The moral of this post is - the good thing about being in your thirties is you are no longer in your twenties. Yay!

ps. This is where I talk about my date with my future hubby. We had NO idea that some seven years later, we'd be married with two bambinos. Scary, huh?

By the Way, love, love this song By Brandon Heath titled, aptly, 'I'm not who I was...'
live fabulously, pp

Friday, May 30, 2008

SATC


Yes 'it's' here. 'It' being SATC. SATC being 'Sex and the City'. 'Sex and The City' being, (for all ye 'under rock inhabitants')apparently, the hottest thing since, well, 'Sex And the City' premiered on T.V. I am excited to watch this movie. This is news because, well, I have never watched one single episode from start to finish before. Like Ever. Shocking I know - in some circles I would be shot at sunrise. I even had a friend who bought me a dvd player as a present before they were de riguer just as an incentive for me to go out and get the box set. Or at least one dvd. I would be hooked, she was sure of it. Uh, well she was wrong. I watched it on HBO a while later and I just couldn't get into it. I couldn't relate. I mean, no one I knew was like any of those characters. Not as fabulous, not as sex starved, certainly not as old. This was in my glorious twenties when thirty was, you know, old. Which is why though I am excited to see the movie, I am kind of saddened that I am. I mean, does the fact that I can finally relate to Carrie mean that I am advancing in 'fabulousity' or that I am simply getting old? Like fine wine, of course, but aged nonetheless. I prefer to look at it as a shoe thing. Or maybe it's the more definitive fashion sense that I have acquired over the years, knowing what works for me and having my own style, which actually doesn't make me look demented in a fashion (no pun intended), just me.

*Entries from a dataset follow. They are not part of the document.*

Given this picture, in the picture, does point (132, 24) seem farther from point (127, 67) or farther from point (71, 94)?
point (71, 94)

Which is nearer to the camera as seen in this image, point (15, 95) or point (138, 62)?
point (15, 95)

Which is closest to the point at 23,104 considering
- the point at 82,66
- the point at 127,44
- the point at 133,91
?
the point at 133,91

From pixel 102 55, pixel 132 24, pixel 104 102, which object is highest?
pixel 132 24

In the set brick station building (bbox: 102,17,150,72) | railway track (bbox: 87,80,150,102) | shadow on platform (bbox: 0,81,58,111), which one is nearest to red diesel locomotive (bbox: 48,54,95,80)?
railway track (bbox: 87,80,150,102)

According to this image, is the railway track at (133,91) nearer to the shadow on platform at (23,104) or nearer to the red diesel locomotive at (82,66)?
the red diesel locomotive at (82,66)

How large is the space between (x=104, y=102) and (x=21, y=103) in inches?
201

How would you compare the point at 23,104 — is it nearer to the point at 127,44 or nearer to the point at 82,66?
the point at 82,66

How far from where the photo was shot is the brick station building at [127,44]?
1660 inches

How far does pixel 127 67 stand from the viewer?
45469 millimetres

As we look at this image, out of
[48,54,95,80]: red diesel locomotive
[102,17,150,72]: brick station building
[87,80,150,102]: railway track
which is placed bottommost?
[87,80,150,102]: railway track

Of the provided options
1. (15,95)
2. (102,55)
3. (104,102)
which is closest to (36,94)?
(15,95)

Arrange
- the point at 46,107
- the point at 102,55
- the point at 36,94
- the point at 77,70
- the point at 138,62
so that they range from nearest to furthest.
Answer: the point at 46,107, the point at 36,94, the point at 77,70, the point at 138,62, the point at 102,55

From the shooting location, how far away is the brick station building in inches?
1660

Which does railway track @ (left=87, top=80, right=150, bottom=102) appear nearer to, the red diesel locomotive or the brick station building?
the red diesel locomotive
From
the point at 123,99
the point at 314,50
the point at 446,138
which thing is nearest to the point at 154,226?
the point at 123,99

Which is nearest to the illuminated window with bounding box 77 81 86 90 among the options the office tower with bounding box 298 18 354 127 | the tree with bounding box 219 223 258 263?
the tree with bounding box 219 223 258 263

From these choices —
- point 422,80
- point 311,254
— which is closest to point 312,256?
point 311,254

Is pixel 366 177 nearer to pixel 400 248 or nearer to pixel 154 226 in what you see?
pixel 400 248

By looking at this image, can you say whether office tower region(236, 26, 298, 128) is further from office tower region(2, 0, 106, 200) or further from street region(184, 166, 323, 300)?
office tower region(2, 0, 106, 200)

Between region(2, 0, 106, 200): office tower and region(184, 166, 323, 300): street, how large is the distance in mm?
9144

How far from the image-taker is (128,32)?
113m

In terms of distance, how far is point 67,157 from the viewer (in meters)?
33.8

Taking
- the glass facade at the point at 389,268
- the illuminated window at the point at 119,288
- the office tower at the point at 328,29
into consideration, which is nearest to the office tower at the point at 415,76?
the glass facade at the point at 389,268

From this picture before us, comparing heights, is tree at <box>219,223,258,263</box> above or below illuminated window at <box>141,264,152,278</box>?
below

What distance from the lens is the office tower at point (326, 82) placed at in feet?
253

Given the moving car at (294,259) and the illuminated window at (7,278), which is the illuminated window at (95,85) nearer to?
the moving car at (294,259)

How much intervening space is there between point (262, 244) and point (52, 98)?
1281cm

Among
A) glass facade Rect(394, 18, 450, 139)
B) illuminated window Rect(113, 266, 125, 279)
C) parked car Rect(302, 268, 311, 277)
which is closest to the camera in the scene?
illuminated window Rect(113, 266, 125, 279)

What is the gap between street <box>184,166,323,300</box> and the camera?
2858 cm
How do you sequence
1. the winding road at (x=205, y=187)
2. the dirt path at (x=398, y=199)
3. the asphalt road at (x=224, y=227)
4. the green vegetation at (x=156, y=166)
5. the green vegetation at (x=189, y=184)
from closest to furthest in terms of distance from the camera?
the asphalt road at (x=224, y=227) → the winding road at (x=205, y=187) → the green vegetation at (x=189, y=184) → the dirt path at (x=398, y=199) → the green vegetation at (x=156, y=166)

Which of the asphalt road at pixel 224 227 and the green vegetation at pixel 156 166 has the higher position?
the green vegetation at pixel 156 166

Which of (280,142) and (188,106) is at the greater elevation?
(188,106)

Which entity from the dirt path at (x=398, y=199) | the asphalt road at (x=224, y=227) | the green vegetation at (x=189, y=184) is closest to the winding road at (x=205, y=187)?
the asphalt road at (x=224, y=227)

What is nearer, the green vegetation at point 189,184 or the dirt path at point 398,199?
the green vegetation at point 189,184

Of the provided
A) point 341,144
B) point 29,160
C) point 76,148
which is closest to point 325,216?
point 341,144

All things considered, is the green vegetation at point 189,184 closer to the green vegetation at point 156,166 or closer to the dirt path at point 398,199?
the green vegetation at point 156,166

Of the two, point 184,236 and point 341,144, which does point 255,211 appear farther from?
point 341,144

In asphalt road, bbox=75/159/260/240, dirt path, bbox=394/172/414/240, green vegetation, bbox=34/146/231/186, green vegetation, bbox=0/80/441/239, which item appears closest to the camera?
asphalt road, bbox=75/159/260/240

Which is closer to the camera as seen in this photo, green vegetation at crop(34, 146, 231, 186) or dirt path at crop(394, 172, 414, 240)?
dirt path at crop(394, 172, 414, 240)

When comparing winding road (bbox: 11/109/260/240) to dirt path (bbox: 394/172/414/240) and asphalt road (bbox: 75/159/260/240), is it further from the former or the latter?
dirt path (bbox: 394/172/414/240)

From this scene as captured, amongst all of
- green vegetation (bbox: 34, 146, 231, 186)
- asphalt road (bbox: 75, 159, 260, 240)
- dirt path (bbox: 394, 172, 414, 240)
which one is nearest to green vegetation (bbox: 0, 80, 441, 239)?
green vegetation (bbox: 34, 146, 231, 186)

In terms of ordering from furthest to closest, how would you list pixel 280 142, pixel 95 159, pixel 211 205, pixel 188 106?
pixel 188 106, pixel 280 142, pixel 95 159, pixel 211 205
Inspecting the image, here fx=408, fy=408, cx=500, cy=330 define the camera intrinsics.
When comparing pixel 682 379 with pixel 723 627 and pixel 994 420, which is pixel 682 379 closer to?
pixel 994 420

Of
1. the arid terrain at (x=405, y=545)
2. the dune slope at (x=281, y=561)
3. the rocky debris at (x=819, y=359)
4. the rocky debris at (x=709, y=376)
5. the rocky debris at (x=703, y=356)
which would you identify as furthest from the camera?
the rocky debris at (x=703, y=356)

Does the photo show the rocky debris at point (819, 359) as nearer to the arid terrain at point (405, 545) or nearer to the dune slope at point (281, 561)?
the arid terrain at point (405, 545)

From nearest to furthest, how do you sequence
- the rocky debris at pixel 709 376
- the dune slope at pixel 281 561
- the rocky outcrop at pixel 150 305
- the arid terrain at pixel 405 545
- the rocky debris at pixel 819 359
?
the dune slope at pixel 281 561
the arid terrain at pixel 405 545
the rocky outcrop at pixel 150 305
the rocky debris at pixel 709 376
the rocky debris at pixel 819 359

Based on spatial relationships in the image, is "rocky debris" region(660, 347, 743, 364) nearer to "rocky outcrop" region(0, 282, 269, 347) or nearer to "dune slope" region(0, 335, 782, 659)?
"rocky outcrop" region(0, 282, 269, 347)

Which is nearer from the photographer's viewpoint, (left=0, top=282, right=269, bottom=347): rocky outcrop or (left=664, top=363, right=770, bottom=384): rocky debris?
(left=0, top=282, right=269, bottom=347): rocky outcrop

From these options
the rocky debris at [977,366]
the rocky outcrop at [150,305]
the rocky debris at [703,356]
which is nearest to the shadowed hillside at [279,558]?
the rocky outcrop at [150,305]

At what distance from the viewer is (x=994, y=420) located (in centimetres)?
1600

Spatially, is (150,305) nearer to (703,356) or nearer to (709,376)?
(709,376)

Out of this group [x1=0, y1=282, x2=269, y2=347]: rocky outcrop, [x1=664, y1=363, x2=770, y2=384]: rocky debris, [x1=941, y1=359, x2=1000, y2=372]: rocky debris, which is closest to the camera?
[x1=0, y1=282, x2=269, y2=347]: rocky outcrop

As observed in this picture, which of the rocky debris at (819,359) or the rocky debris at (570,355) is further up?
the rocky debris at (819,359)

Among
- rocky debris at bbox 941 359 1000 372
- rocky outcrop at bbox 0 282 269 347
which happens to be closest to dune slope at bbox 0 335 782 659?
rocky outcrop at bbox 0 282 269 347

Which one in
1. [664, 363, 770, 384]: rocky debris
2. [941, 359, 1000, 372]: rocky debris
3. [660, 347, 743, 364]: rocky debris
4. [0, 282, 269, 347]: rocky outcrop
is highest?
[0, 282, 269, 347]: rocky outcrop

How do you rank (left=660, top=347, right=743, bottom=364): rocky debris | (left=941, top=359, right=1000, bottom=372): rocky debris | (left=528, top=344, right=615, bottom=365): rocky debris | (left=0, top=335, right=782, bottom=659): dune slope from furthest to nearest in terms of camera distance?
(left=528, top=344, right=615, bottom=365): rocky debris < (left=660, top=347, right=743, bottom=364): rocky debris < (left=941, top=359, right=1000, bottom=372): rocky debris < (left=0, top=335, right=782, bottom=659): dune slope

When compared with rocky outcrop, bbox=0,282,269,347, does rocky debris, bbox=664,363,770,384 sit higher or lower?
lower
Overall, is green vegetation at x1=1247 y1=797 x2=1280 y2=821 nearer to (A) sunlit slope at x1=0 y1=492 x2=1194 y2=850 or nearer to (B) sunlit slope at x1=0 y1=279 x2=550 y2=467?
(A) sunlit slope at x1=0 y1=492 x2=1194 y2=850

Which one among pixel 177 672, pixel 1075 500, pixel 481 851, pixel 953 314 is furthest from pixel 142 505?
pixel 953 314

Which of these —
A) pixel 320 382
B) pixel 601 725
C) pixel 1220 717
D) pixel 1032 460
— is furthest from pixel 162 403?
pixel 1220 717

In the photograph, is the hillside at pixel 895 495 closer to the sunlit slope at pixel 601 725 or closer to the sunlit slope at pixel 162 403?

And stylishly so, if I do say so myself. That being said, I wouldn't be caught dead in that wedding dress. Or the headpiece for that matter. I'm not quite that fabulous, I'm afraid.


smooches, pp

Monday, April 7, 2008

Twenty No More




In my twenties, I had the looks, the body, the glow of youth, with so little effort that I ofcourse did everything that was bad for my skin, my body and general well being. Sleeping in makeup? Check. Picking my face? Yes Ma'am. Eating badly? Whenever possible.
So here I am, mid 30s in 'fact, face and body' and desperately wishing, wanting to be twenty something again. This time a tad wiser and a much better steward of what I was born with, and what's more, armed with better taste, more finances and ergo a better wardrobe. I'll be good this time God, I promise. Pretty please.